Oh, but that wedding night….

In the United States, fertility rates fell to a record low for a second straight year (alas, not on the UWS, where double-wide strollers are still a scourge). Meanwhile in Italy, an attractive young woman has married herself    

(The “til death do us part” part will be easy, but the fidelity part may be a challenge). It was a good run (and also a horrific one what with the genocide and the impaling and the slavery and the forced circumcisions, etc.), humanity, but I’m all for going extinct and ceding the planet to the wild creatures. A least they’ll take care of it better than we have.

5. Mind The Gap*

*The judges will also accept “Selfie-Assisted Suicide”

In western Australia, a 20 year-old Australian man died when he attempted to take a selfie atop this popular tourist stop, known as The Gap. He slipped and fell 40 meters and was washed out to sea. As you can see below, there is a man-made bridge that juts out from the plateau so that tourists may take wonderful photos, but this young man made the fatal mistake of wanting to make it a little more risky.

Reserves

Okay, I probably shouldn’t go here, but I saw a tweet or two this morning on the Schlossberg Affair and without naming names or providing tweets, I wanted to address it. 

To begin, I think I’m pretty well established here as someone who for nine summers has worked alongside Mexicans and Mexican-Americans (some documented, some not) and that I hold them in the highest regard as co-workers and friends. And here is the reason I say that: because while there are many racists who are doing the “I’m going to call ICE on you!” rant, and while Schlossberg may well likely be one of these people, the illegal immigration issue is not simply one of Racists vs. Non-Racists.

It isn’t. 

The same people who consume a non-stop diet of Chris Hayes/Rachel Maddow/Lawrence O’Donnell (and why didn’t he like Jed Bartlet, his own son, anyway? I love Jed Bartlet, but that may be because we attended the same university) and basically bow their heads whenever the term “Constitution” or “rule of law” is uttered are more than happy to look the other way whenever it is pointed out that people are entering the U.S.A. illegally.

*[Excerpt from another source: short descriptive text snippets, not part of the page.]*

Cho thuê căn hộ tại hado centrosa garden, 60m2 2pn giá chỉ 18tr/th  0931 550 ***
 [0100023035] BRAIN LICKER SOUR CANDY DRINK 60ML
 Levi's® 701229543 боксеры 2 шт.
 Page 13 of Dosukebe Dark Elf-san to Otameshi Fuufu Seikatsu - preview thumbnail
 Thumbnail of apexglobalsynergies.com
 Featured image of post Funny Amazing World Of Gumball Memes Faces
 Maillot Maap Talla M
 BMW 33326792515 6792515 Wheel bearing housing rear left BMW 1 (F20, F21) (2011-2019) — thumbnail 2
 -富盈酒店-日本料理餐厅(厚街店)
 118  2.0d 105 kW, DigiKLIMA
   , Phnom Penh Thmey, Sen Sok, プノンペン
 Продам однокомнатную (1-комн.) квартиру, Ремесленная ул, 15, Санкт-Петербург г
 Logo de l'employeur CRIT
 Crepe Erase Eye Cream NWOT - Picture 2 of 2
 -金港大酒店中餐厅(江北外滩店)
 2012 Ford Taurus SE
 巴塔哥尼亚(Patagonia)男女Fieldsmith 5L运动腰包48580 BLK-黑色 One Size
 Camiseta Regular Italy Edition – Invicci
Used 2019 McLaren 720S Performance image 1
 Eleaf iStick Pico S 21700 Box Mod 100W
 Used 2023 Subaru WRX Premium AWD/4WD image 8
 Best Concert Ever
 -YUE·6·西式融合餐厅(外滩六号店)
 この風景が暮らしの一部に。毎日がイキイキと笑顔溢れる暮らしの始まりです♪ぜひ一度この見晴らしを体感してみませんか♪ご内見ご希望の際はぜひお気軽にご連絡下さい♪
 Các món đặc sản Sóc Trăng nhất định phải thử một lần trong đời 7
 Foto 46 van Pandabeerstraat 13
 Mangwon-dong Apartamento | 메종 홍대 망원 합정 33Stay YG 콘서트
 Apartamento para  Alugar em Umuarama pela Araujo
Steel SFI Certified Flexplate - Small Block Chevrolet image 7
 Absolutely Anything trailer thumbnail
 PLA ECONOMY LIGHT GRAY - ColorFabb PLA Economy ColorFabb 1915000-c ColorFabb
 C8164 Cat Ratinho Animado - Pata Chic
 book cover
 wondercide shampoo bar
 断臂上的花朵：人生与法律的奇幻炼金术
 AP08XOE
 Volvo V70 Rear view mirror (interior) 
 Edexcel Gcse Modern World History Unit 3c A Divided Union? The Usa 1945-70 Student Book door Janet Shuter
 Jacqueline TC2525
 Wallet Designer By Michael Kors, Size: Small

Can you have compassion for them? Of course. Might the laws be relaxed? Certainly. Do Mexican and other Latino migrant workers make this economy go? From everything I’ve read, yes. Is cracking down on illegal immigration just a wet kiss to Dumb White America so that they won’t blame Wealthy White America for eliminating their jobs? Probably.

But with all that said, illegal immigration is still exactly that. As soon as this subject comes up, fierce Constitutionalists and “Rule of Law” types get all weepy and emotional and “They’re separating children from their families!” and if you dare ask why people should be allowed to enter this country illegally, you’re called a “Racist.” 

That’s what the women in this tweet did this morning. And I know for a fact that she lives in one of the wealthiest communities in the U.S.A., one in which I’m certain the population is either White or NBA star/retiree or Movie Mogul. And so I wonder how this issue ever personally affects her. 

It’s totally cool to believe that the immigration laws should be changed. It’s even true that many people believe the racist garbage that Trump spews and support him because of it. But it is possible to want to wade into the illegal immigration issue without being a racist. And the moment people like her decide that you can’t be inquisitive about it without being a racist, all you’re doing is ignoring the issue in favor of an ad homimen attack.

What I’d really love to do is camp out on her front yard until she calls the cops to have me removed, at which point I’ll call her a racist.

Music 101

Popcorn

https://www.youtube.com/watch?v=vL2TYoBYsnY

Gershon Kingsley originally recorded the version you hear above in 1969 on a Moog synthesizer (later popularized by the Moody Blues and Emerson, Lake and Palmer) but three years later a band named Hot Butter came along and turned this into an international hit. No one knows who was in the band Hot Butter, which is probably for the best for everyone involved.

Remote Patrol

The Wolf of Wall Street

7 p.m. FX

We’ll admit, we’ve never seen this, and we’re not especially dying to, and at 4 hours here there’s probably a commercial immediately after every sexist joke, but we thought we’d at least alert you to it.